On 10 November 1918 the Lutheran chaplain at the Pasewalk Military Hospital in Pomerania summoned the patients to tell them that the House of Hohenzollern had fallen: Germany was now a republic. The news came like a thunderbolt to the wounded soldiers. One of them was Adolf Hitler, a twenty-nine-year-old junior
NCO.
He had fought on the Western Front throughout the war, had twice distinguished himself in action, and earlier that year had received the rare accolade of the Iron Cross First Class. A month before, on 13 October south of Ypres, he had been temporarily blinded in a British mustard gas attack. He had not been able to read the newspapers and had dismissed rumours of collapse and revolution as a ‘local affair’, got up by ‘a few Jewish youths’ who had ‘not been at the Front’ but ‘in a clap hospital’. Now the aged pastor, tears pouring down his face, told them their Kaiser had fled, the war was lost and the Reich was throwing itself unconditionally upon the mercy of its enemies. The news of the surrender was, as Hitler later wrote, ‘the most terrible certainty of my life. Everything went black before my eyes. I tottered and groped my way back to the dormitory, threw myself on my bunk, and dug my burning head into my blanket and pillow. Since the day I had stood on my mother’s grave, I had not wept …. But now I could not help it.’
1

The shock of defeat to most Germans, especially the soldiers, was enormous. It was something no one in the West understood. The Germans knew they were retreating on the Western Front. But the withdrawal was orderly; the army was intact. And it was not in the West that Germany’s main anxieties and ambitions lay. Germany had fought the war principally from fear of the growing industrial and military strength of Russia, a huge, overbearing, tyrannical and barbarous neighbour, right on Germany’s doorstep and threatening to overwhelm her. By the middle of 1918 Germany, despite the desperate struggles on the Western Front, had exorcized what to her
was the principal spectre. Tsarist Russia had been beaten and destroyed. Its successor had signed a dictated peace. The Treaty of Brest-Litovsk gave Germany all the security she had ever needed. It deprived Russia of 70 per cent of her iron and steel capacity, 40 per cent of her total industry. It gave Germany everything in European Russia she considered of any value: as a member of the German government gloated, it is in the East that we shall collect the interest on our War Bonds.’
2
Indeed it gave more, because it reopened the prospect of a vast economic empire in Eastern Europe, a colonization of the great plains which had been the aim of the expanding German civilization of the Middle Ages. The ‘pull of the East’ had always meant more to average Germans than their belated exercise in African colonization or even the Kaiser’s bid for commercial and maritime supremacy. It was Tsarist Great Russia which had blocked Germany’s ‘manifest destiny’ to the East. Now that monstrous despotism was at last in ruins. The programme of the Teutonic Knights could again be resumed.

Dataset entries
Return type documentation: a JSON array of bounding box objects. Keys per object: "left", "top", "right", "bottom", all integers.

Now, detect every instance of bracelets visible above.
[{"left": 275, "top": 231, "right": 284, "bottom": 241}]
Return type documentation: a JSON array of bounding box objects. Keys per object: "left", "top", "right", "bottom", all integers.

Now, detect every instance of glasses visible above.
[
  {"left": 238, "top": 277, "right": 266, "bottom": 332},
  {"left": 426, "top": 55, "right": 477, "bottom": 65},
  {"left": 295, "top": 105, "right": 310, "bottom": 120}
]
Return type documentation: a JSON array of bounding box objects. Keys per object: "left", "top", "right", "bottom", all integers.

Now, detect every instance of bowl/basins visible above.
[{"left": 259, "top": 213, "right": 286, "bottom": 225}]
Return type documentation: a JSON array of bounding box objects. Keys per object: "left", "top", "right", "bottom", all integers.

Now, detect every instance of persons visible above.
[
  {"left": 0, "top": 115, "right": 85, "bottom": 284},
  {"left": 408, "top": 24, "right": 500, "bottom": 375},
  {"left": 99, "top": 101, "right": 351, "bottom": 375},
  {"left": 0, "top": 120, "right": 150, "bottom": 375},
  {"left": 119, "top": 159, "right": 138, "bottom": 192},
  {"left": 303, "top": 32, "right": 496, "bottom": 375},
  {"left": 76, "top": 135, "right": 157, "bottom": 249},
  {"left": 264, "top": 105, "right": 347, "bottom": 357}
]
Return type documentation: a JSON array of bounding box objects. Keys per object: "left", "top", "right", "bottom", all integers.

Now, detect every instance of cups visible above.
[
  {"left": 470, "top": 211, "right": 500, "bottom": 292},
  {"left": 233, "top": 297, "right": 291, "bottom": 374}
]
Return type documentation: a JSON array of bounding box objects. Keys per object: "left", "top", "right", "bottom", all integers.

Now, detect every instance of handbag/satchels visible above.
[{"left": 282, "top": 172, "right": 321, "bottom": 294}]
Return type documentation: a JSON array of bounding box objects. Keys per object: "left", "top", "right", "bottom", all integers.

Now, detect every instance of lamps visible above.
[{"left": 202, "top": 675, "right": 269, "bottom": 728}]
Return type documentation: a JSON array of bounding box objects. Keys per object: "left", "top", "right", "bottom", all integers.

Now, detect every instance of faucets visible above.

**What the task asks:** In the passage on Germany's defeat in 1918, list the adjectives that describe Russia directly before the word "neighbour". These data are separate material and have nothing to do with the passage.

**Exercise response:** huge, overbearing, tyrannical, barbarous